With its shares on rebound, Netflix is the cautious comeback kid

It might be safe to call Netflix the comeback kid — at least this week. The Los Gatos company’s shares are up 31 percent to about $214.25 as of this post, from last Friday’s closing price of $163.37. Tuesday, shares of Netflix jumped 24 percent to their highest level since fall 2011 after the entertainment company reported that it gained more than 2 million new subscribers in the first quarter.

Netflix’s bet on original programming, with titles such as “House of Cards,” appears to be paying off. This week, in an extensive mission statement called “Long-Term View” it published on its website, the company said there will be more original content to come. It says it now spends more than $2 billion a year on license deals and creating original shows.

Did you know Netflix, which we’ve always described as an entertainment provider, was an app? That’s what it called itself in its long-term view:

In addition to creating opportunity for linear networks, the emergence of Internet TV also enables new apps like Netflix, YouTube, MLB.tv, and iTunes to build large-scale direct-to-consumer services that are independent of the traditional MVPD [multichannel video programming distributors, such as cable companies] bundle.

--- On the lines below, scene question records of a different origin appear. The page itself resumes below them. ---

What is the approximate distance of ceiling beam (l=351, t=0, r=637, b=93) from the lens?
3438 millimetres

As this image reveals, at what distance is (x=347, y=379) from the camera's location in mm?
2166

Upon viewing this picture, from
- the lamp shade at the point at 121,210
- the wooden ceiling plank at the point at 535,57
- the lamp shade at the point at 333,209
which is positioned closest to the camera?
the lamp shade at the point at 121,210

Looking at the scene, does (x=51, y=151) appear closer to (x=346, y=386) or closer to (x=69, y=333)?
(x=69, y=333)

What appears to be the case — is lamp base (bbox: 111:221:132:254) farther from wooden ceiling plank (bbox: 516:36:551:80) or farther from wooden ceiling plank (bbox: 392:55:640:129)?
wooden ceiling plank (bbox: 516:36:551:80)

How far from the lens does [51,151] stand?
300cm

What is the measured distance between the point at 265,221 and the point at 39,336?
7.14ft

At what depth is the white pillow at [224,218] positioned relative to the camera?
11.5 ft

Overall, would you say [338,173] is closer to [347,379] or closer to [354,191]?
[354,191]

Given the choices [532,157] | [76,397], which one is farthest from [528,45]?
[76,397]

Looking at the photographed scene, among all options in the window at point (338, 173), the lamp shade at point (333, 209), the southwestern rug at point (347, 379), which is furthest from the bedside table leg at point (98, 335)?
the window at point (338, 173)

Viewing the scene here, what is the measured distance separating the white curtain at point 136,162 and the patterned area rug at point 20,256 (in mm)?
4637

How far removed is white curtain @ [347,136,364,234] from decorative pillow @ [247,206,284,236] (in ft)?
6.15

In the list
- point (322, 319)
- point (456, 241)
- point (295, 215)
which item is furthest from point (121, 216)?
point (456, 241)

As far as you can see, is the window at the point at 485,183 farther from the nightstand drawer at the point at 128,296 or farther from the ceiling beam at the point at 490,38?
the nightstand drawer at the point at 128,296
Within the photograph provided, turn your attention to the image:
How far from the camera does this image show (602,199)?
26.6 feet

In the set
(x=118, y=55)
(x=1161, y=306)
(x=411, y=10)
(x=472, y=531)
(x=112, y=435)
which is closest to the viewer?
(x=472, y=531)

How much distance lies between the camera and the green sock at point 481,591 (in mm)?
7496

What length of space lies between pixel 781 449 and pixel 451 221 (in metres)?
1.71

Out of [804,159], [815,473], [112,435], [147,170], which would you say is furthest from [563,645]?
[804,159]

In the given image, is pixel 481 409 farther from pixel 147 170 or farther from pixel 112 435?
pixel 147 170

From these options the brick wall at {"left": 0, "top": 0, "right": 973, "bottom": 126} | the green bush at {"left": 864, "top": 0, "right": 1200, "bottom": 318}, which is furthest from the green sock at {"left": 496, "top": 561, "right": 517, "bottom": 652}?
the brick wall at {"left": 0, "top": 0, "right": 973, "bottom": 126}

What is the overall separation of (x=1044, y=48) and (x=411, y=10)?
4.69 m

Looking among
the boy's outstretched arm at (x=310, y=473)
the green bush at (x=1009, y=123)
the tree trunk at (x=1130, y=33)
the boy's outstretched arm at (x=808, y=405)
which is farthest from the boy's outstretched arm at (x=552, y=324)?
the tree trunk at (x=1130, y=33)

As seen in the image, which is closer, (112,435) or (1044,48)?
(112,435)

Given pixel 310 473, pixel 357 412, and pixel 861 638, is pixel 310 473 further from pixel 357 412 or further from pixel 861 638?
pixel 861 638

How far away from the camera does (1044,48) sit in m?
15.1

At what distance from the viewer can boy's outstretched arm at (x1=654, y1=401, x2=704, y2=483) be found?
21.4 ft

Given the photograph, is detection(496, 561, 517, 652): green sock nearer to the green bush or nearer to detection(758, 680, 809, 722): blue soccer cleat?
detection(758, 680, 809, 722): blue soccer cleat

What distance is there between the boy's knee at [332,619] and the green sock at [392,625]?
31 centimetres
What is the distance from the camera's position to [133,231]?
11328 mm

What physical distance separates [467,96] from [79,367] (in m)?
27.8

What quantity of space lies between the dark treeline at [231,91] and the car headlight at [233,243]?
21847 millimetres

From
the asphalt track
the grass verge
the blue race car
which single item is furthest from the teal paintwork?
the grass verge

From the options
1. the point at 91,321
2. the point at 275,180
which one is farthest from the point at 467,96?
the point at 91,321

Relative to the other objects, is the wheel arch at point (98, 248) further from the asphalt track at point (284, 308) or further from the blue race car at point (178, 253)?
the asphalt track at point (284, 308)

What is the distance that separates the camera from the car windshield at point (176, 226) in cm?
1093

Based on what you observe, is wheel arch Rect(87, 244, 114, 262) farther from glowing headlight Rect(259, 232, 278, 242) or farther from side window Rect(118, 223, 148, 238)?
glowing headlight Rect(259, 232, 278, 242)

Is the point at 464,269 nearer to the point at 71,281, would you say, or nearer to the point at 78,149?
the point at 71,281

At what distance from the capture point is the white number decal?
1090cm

And in case anybody wasn’t yet clear on the concept, the company also identified HBO as its main competitor, even though it was almost deferential about it:

The network that we think likely to be our biggest long-term competitor-for-content is HBO.  They recently won, for example, long-term exclusive domestic movie output deals with Universal and Fox. … While we are passing HBO in domestic members in 2013, it will be several years before we are peers with them in terms of Original programming, Emmy awards, and international members. It wouldn’t be surprising to us if HBO does their best work and achieves their highest growth over the next decade, spurred on by the Netflix competition and the Internet TV opportunity.

As for the significance of Netflix’s stock reaching over $200, its highest level since 2011, that was the year that included the summer of discontent and what one analyst called a “nuclear winter,” and the company’s gradual climb back. It was when Netflix CEO Reed Hastings thought the world was ready for a streaming-only service, created a separate DVD division, and raised prices for a group of subscribers. He looked back on the miscalculation, which among other things raised talk of a possible sale of the company, this week, telling the New York Times that he screwed up, something he has admitted before:

The hardest part was my own sense of guilt. I love the company. I worked really hard to make it successful, and I screwed up. The public shame didn’t bother me. It was the private shame of having made a big mistake and hurt people’s real love for Netflix that felt awful.

But Hastings is under no illusions about the fickle nature of investors and the many changes and challenges that his company continues to face. “We’re not really out of the woods. We’re growing and we’re making good progress, but we’re still not fully back to where we were,” he told the NYT.